[Given text]
######
Adopting DevOps will bring many benefits to your organization, reducing complexity, improving efficiency and ensuring you have happier and more productive teams! However, you need to be prepared for the initialculture shock!
Here at Cloudreach, we take our mission — delivering on the promise of cloud — seriously. So, we’ll start out by telling you the unvarnished truth: If you do a great deal of development in-house and rely exclusively on legacy processes, you likely will experience DevOps adoption as a culture shock.
The kind of traditional IT organization we have in mind has the following characteristics:
- makes use of the waterfall methodology exclusively
- discourages collaboration and communication between departments
- unfamiliar with cloud technologies
- inexperienced in agile business practices
If this is you, embracing a DevOps approach will demand radical change. You’ll need to revolutionize your mindset, shift your worldview and alter the workplace culture.
In reality, however, very few of today’s enterprises fall into this category. In one recent survey of IT and development professionals, only two percent of respondents identified their development method as “pure waterfall.” More than two-thirds considered themselves to be “pure agile” or “leaning agile” in approach, and a further 24% regarded themselves as “hybrid” teams.
######
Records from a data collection
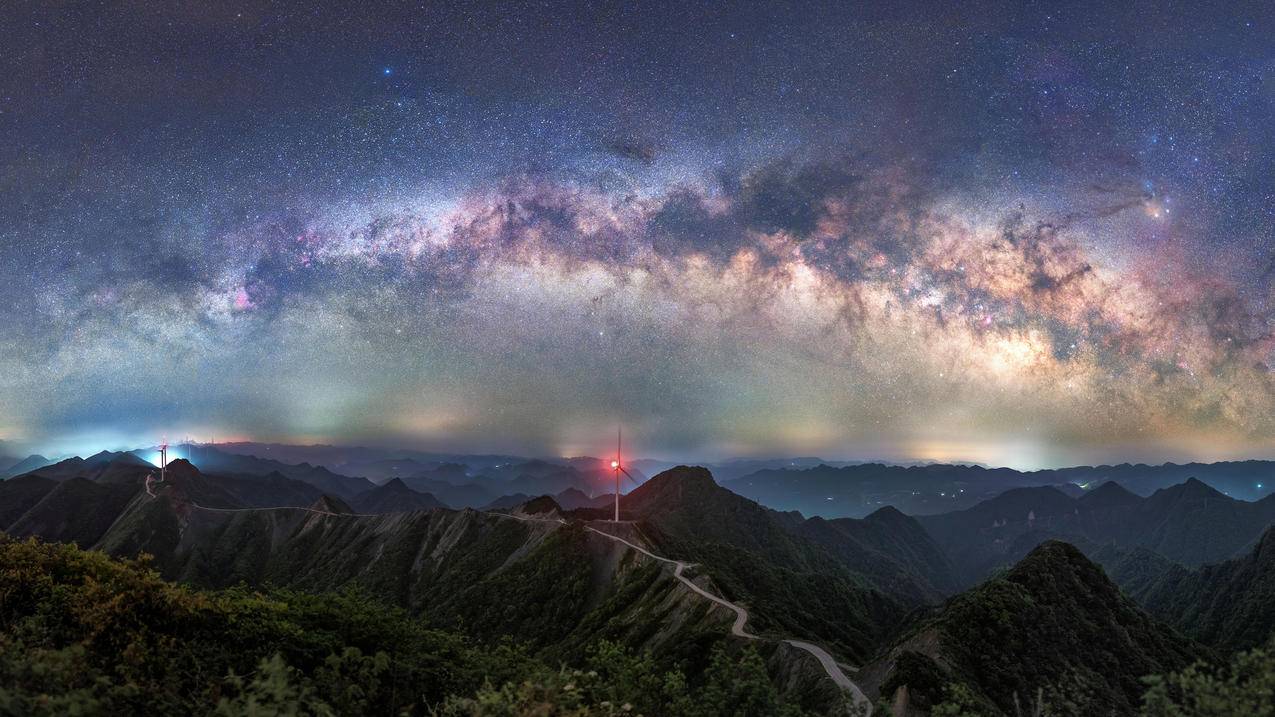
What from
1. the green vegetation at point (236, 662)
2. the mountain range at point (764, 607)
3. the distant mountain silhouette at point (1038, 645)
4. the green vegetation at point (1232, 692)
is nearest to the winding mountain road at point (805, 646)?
the mountain range at point (764, 607)

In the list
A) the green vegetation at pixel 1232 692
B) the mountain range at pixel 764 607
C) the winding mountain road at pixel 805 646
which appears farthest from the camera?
the mountain range at pixel 764 607

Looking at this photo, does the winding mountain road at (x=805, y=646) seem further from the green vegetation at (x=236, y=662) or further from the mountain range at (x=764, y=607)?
the green vegetation at (x=236, y=662)

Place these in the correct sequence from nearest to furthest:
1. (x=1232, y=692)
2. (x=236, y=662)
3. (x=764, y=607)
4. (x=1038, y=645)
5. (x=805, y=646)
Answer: (x=1232, y=692) → (x=236, y=662) → (x=805, y=646) → (x=1038, y=645) → (x=764, y=607)

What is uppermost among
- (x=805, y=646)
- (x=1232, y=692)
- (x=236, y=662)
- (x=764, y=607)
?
(x=1232, y=692)

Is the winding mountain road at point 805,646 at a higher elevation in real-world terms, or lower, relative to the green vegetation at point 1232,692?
lower

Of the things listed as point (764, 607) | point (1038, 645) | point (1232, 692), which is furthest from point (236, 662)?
point (1038, 645)

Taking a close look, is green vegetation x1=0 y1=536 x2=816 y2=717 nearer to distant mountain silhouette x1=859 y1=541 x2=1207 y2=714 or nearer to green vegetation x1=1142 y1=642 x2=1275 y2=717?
green vegetation x1=1142 y1=642 x2=1275 y2=717

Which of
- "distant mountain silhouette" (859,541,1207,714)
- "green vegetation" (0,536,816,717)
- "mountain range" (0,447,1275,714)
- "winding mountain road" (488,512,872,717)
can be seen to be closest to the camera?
"green vegetation" (0,536,816,717)

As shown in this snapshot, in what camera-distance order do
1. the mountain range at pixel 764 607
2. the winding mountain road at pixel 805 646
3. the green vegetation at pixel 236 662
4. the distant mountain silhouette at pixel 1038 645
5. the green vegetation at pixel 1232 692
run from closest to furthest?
the green vegetation at pixel 1232 692 < the green vegetation at pixel 236 662 < the winding mountain road at pixel 805 646 < the distant mountain silhouette at pixel 1038 645 < the mountain range at pixel 764 607

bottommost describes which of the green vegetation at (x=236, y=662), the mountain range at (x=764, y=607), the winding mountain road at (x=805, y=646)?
the mountain range at (x=764, y=607)

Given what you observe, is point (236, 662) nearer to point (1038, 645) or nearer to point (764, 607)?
point (764, 607)

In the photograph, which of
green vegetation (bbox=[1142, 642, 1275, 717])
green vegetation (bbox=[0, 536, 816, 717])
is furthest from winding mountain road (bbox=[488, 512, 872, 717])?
green vegetation (bbox=[1142, 642, 1275, 717])

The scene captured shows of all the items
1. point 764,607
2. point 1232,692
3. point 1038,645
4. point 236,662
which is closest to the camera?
point 1232,692
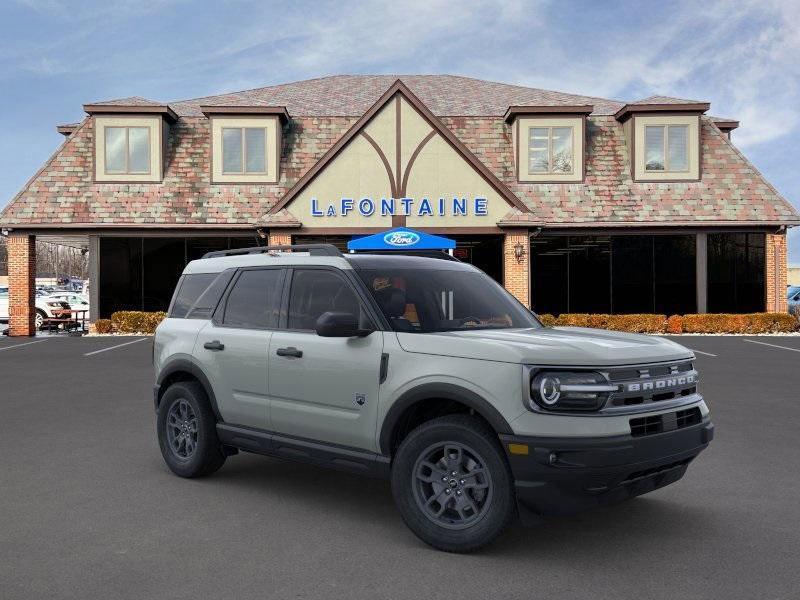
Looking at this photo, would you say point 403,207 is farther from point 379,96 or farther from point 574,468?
point 574,468

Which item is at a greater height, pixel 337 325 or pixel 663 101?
pixel 663 101

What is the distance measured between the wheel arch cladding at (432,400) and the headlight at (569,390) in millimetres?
244

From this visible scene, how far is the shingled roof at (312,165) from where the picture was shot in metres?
24.4

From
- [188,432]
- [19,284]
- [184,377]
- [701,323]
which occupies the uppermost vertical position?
[19,284]

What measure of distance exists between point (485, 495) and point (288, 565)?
1.23m

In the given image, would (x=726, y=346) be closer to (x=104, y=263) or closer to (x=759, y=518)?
(x=759, y=518)

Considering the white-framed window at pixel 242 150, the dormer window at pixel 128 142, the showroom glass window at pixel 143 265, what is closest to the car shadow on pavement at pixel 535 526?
the white-framed window at pixel 242 150

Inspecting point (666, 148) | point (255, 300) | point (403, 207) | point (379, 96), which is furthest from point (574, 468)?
point (379, 96)

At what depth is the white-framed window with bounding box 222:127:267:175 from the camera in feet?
83.4

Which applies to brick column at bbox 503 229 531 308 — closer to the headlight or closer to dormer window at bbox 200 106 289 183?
dormer window at bbox 200 106 289 183

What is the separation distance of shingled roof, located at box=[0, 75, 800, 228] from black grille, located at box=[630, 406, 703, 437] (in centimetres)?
1887

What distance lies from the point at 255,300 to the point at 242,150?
2008 centimetres

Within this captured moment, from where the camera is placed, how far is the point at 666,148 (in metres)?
25.7

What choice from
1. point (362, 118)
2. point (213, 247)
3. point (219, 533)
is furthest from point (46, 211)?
point (219, 533)
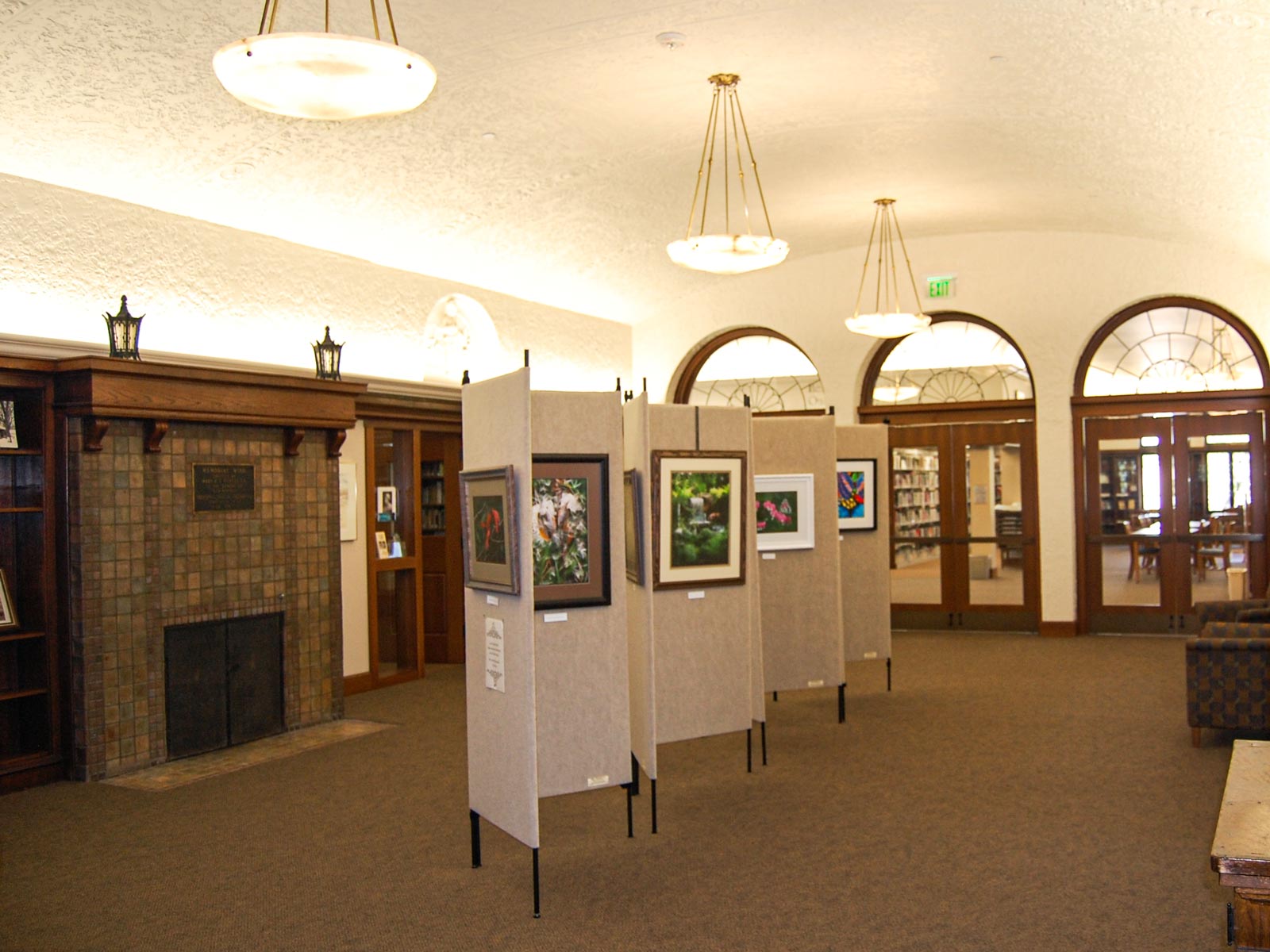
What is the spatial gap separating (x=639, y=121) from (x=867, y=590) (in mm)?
4654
######
[What the task asks] Pick up the text on adopting DevOps where it stops, and write what comes next.

[Exercise result]
This finding corroborates our own experience: The vast majority of organizations are already at least somewhat agile, and many are already in possession of most of the relevant skills and experience necessary for successful DevOps adoption. The key question is not whether their teams can seamlessly navigate the requisite organizational change, but how much guidance they’ll need to get there.
You’re already more agile than you think
Do you use Google Docs? What about Dropbox? Does your team rely on tools, such as Trello or Slack, to accelerate collaboration? If so, you’ve already set a basic foundation for moving towards more agile and dynamic development practices.
DevOps entails integrating coherent processes across development and operations teams, processes that are inherently well suited for modern architectures, infrastructures, services, languages, frameworks, operational processes and business practices. This means that DevOps practices evolved to fit the cloud-native world in which you’re already doing business.
Legacy development methodologies entailed having individual developers build components in isolation and then hand off their contributions to the next participant in the release cycle. This model — the “lone genius” developer working by himself to create significant portions of the code base for a single application — worked well in a previous era, when architectures were simpler, comprising fewer layers and relying less heavily on pre-built services.
It’s analogous to the process of constructing a vehicle. A century ago, it was possible to cross the country in a horse-drawn wagon. An individual could raise and train a horse, cultivate the carpentry skills needed to build the body of the wagon and even learn enough of the wheelwright’s trade to craft a lathe-turned wagon wheel.
With the invention of the automobile, and especially the rise of assembly line-based mass production, it became impossible for any one person, no matter how talented, to acquire in the course of a single lifetime all the expertise that’d be needed to design, engineer and fabricate the full complement of parts — from spark plugs to tires and bushings — that each auto contains.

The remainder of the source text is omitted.